> [DOCUMENT SEGMENT]:
A study by cognitive scientists at Brown University's Carney Institute for Brain Science deciphered how the human brain represents the complex social connections among acquaintances, friends, and friends of friends.
PROVIDENCE, R.I. [Brown University] - How do people navigate social networks to understand and appreciate who knows what and who is connected to whom? With mental maps, according to a new study by researchers in the lab of Oriel FeldmanHall, an associate professor of cognitive and psychological sciences at Brown University and an affiliate of the University's Robert J. and Nancy D. Carney Institute of Brain Science.
According to the researchers, the study showed for the first time that people create mental maps of the connections between acquaintances, friends, and friends of friends to navigate their social worlds. Social navigation, the team found, is similar to spatial navigation.
"The cognitive process people use to navigate social networks appears to be similar to the cognitive process used by mice navigating a maze," FeldmanHall said. "We know from decades of research that mice, and humans, build mental maps to understand their physical worlds. People seem to use maps to make sense of social environments as well."
The findings were published in Nature Human Behaviour.
To understand the mental mechanisms behind social map-making, the research team led 146 Brown University students through a series of brief laboratory exercises.
As part of a computer flashcard game, study participants learned about connections among 13 individuals in a network. They learned about connections only between two people and never saw the entire network. They were then asked to choose the fastest way to get a message to a member of the network: Give it to Person A or Person B?
Subjects were asked to complete the task both immediately and after a night of sleep. Overwhelmingly, the researchers found that subjects scored higher when tested the next day, even when asked to route a message across longer distances that spanned different communities within the network.
To understand what might be happening in the subjects' minds, the team ran different computational models of learning to characterize the mental maps subjects were making and to determine the role of a cognitive process called replay.
Replay works as it sounds, FeldmanHall explained. During the day, a person may learn that a coworker is friends with a cousin, and that cousin is friends with a classmate - who also knows the coworker. The researchers found that people use such knowledge to begin building, in real time, mental maps that help them learn, process and store information. These mental maps can be faithful to reality, FeldmanHall said, just as Google Maps reflect the physical world of roads and transportation networks. The team discovered that at night, during sleep, people explore these maps and revisit them through a replay-like mechanism.
"This finding helps to solve a long-standing puzzle in brain science," said lead study author Jae-Young Son, a postdoctoral researcher at the Carney Institute for Brain Science. "How are we able to navigate such a vast and complex social world? This work shows that we create fuzzy mental maps of all the social connections that make up our network. During sleep, our minds are busy simulating how information might flow from one person to another - as if we're mentally taking a walk around the social network - which lets us make better navigation decisions over longer distances."
According to the researchers, their work suggests that during this process, the human brain reshapes the maps, building new possible social connections. People not only replay the relationships they know exist between the people they've met that day, but also map out the possible connections those new acquaintances might have with other people they know.
By generating these new connections, the mental maps are no longer are faithful to reality, FeldmanHall said. Instead, these "denser, fuzzy" maps appear to make navigating social networks easier, largely because they reduce the degrees of separation between people.
"Despite decades of active interest, we still know virtually nothing about the cognitive mechanisms that allow people to solve social navigation problems," FeldmanHall said. "We filled this gap by drawing inspiration from a parallel line of research on spatial navigation in humans and rodents."
The study was funded by the National Science Foundation (2123469), and a National Institutes of Health award (S10OD025181) supported access to computational resources and services through Brown University's Center for Computation and Visualization.

> [Saved entries]:
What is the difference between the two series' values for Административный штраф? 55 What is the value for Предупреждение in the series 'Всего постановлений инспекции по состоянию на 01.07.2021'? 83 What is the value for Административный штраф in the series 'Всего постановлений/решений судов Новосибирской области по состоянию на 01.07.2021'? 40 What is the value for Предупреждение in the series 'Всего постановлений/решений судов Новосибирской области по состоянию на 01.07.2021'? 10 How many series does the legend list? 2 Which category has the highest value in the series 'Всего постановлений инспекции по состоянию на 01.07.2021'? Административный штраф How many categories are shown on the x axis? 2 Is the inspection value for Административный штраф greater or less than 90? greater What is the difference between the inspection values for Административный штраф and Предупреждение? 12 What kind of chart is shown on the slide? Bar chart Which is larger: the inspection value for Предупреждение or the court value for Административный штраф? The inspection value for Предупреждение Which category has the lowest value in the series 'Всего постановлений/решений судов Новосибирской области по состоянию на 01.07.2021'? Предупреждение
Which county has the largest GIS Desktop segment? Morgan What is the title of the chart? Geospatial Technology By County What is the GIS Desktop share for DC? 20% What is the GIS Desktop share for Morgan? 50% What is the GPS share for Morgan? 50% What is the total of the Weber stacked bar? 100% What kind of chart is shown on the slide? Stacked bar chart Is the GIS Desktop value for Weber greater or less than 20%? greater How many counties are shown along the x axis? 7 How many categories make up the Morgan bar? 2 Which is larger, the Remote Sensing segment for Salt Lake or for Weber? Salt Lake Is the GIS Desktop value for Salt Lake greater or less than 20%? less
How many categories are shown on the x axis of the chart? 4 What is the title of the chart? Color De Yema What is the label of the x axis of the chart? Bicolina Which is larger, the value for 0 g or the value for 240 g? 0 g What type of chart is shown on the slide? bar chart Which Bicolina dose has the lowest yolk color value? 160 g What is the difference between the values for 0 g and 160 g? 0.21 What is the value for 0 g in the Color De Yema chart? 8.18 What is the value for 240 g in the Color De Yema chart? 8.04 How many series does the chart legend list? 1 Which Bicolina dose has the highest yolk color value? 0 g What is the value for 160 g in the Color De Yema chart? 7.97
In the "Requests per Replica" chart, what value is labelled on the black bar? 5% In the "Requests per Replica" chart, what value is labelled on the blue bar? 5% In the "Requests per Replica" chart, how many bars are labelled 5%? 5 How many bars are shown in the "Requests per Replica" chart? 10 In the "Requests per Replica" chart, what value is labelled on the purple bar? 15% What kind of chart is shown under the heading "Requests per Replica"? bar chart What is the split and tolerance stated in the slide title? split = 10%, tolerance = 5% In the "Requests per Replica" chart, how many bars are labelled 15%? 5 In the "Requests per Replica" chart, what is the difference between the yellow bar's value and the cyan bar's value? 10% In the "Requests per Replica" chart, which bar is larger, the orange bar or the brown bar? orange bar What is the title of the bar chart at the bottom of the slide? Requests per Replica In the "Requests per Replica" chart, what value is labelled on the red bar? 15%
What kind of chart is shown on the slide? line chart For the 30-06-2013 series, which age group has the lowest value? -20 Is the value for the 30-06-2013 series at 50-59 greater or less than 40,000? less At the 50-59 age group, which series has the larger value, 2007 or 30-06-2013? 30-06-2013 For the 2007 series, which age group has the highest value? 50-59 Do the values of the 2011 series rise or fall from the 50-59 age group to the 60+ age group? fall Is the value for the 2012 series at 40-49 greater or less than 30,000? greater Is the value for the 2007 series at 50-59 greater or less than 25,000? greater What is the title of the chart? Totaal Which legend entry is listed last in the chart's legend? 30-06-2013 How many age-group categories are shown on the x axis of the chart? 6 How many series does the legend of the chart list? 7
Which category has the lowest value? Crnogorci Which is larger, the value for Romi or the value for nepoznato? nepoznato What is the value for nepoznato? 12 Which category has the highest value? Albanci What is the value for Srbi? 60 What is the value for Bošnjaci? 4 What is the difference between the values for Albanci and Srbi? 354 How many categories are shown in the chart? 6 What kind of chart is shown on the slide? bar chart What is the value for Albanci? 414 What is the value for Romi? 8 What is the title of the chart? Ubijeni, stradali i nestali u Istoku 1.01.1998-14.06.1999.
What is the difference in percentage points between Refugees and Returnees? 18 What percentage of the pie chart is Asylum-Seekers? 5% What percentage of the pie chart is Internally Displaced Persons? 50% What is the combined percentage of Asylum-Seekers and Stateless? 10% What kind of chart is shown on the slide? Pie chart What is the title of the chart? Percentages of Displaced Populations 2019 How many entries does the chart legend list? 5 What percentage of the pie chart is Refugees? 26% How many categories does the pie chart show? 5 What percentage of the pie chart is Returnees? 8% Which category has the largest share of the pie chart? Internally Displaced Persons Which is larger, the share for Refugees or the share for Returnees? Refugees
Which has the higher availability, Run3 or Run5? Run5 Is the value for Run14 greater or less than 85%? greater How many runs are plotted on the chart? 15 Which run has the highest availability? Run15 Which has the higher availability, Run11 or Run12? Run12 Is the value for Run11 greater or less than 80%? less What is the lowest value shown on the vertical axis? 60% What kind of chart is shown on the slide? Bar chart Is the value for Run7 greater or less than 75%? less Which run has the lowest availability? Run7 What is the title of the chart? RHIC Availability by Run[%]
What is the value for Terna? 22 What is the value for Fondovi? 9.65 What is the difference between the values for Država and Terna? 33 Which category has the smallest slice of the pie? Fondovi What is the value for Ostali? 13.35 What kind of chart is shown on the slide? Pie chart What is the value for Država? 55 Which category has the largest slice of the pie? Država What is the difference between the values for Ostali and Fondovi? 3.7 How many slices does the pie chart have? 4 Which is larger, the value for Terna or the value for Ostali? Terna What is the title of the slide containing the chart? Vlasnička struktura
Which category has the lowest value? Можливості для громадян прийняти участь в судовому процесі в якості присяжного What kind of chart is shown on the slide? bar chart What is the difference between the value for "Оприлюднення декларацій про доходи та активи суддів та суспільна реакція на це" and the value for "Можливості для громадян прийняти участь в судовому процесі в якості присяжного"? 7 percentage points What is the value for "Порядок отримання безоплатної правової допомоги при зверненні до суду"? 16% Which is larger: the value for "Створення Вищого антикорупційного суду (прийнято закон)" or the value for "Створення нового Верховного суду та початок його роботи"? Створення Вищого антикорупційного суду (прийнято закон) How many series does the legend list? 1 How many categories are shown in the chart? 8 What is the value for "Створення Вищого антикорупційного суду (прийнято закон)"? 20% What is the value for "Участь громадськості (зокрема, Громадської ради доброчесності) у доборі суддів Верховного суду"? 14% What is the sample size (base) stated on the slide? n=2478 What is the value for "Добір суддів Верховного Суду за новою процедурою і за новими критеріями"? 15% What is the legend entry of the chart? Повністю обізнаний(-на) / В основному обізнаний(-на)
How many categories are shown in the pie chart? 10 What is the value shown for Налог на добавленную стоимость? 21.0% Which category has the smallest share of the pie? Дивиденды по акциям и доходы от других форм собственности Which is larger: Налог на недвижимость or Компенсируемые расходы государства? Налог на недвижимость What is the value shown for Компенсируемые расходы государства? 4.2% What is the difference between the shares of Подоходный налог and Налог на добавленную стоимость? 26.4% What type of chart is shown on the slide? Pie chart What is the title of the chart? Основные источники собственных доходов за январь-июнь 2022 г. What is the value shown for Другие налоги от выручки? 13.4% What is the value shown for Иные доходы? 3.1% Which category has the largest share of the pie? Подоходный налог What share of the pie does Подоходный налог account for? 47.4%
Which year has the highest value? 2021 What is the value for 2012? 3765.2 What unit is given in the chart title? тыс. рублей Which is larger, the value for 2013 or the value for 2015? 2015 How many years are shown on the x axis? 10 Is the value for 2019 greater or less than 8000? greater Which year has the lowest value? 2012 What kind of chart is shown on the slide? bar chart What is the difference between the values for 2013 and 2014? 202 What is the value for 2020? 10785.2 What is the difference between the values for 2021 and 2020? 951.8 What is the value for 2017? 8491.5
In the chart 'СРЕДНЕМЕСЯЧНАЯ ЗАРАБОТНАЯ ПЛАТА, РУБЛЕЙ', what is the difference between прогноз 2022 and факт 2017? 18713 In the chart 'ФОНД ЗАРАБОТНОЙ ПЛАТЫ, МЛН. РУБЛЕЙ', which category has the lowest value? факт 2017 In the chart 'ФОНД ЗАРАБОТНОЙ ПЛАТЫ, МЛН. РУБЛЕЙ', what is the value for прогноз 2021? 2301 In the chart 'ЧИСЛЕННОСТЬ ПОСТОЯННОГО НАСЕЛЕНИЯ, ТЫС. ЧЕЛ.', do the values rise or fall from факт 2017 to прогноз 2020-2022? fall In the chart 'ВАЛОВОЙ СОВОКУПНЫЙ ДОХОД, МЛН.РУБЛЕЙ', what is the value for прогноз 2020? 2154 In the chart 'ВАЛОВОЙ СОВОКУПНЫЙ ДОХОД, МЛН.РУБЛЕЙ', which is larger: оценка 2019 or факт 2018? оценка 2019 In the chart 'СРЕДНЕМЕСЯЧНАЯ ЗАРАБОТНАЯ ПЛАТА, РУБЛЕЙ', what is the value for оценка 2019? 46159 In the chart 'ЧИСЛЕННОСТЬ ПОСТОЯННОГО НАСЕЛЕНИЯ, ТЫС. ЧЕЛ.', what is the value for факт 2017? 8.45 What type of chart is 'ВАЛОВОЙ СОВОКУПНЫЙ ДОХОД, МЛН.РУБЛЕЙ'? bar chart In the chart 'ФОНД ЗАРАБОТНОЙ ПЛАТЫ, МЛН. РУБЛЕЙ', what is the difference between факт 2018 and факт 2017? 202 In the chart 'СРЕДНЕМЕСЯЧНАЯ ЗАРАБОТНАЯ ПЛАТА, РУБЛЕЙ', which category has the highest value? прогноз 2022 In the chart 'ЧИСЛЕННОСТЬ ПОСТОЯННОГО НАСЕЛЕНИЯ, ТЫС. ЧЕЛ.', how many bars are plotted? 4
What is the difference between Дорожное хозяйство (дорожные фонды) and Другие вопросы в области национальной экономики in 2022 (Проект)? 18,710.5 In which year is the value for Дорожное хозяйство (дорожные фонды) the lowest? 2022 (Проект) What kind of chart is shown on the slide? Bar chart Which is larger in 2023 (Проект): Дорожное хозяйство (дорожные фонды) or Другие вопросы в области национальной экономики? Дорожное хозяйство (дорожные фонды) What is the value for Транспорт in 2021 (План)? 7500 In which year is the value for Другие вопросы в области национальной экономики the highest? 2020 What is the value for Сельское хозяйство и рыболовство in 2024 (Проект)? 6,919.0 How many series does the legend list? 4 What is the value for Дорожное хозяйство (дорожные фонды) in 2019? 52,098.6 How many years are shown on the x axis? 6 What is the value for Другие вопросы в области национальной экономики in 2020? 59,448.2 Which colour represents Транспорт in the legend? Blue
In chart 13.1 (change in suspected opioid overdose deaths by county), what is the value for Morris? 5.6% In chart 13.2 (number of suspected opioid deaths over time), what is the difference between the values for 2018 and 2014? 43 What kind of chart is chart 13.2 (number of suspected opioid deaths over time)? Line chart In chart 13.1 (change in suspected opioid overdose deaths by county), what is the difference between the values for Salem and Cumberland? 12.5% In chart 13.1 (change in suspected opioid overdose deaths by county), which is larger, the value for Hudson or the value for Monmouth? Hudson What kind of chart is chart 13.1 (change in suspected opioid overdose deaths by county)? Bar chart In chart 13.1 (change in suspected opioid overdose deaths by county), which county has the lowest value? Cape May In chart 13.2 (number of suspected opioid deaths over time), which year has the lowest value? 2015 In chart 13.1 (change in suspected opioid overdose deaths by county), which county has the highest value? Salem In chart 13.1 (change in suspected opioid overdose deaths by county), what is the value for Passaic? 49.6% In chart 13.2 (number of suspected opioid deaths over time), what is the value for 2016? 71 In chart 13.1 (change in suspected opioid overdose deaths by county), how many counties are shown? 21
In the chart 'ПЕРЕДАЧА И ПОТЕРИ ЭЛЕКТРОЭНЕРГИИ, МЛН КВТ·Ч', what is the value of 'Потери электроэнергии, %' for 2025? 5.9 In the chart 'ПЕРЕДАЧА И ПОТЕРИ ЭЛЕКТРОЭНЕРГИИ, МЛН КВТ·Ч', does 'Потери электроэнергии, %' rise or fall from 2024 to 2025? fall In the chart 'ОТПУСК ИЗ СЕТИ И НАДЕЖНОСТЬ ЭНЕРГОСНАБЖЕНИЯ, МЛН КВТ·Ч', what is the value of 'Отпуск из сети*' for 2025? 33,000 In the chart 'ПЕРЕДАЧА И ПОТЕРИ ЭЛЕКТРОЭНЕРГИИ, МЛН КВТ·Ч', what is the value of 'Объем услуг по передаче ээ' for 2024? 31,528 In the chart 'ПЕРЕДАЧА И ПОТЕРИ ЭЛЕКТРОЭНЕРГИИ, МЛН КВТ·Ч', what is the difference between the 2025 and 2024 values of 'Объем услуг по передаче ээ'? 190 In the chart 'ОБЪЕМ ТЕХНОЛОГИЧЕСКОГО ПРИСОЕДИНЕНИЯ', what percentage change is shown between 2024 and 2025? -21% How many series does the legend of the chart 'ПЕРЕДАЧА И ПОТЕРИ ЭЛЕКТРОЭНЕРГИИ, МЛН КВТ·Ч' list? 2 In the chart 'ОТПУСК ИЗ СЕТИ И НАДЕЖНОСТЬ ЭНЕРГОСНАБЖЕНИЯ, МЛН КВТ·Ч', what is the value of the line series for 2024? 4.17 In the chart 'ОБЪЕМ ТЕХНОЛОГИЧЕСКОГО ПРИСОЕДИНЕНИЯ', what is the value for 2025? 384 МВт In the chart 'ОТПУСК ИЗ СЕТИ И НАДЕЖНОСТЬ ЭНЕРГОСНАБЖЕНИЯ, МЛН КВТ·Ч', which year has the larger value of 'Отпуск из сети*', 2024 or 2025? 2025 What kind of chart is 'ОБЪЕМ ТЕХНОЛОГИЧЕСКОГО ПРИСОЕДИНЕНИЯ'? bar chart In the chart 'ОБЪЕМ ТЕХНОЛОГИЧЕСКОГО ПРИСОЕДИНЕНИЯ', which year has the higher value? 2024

> [WHAT TO WORK ON]: Please switch "cousin" to "neighbor" in the passage of the social navigation article starting at "To understand what" and ending at "a replay-like mechanism.". Give that passage again with the change made.

> [FINISHED EXERCISE]:
To understand what might be happening in the subjects' minds, the team ran different computational models of learning to characterize the mental maps subjects were making and to determine the role of a cognitive process called replay.
Replay works as it sounds, FeldmanHall explained. During the day, a person may learn that a coworker is friends with a neighbor, and that neighbor is friends with a classmate - who also knows the coworker. The researchers found that people use such knowledge to begin building, in real time, mental maps that help them learn, process and store information. These mental maps can be faithful to reality, FeldmanHall said, just as Google Maps reflect the physical world of roads and transportation networks. The team discovered that at night, during sleep, people explore these maps and revisit them through a replay-like mechanism.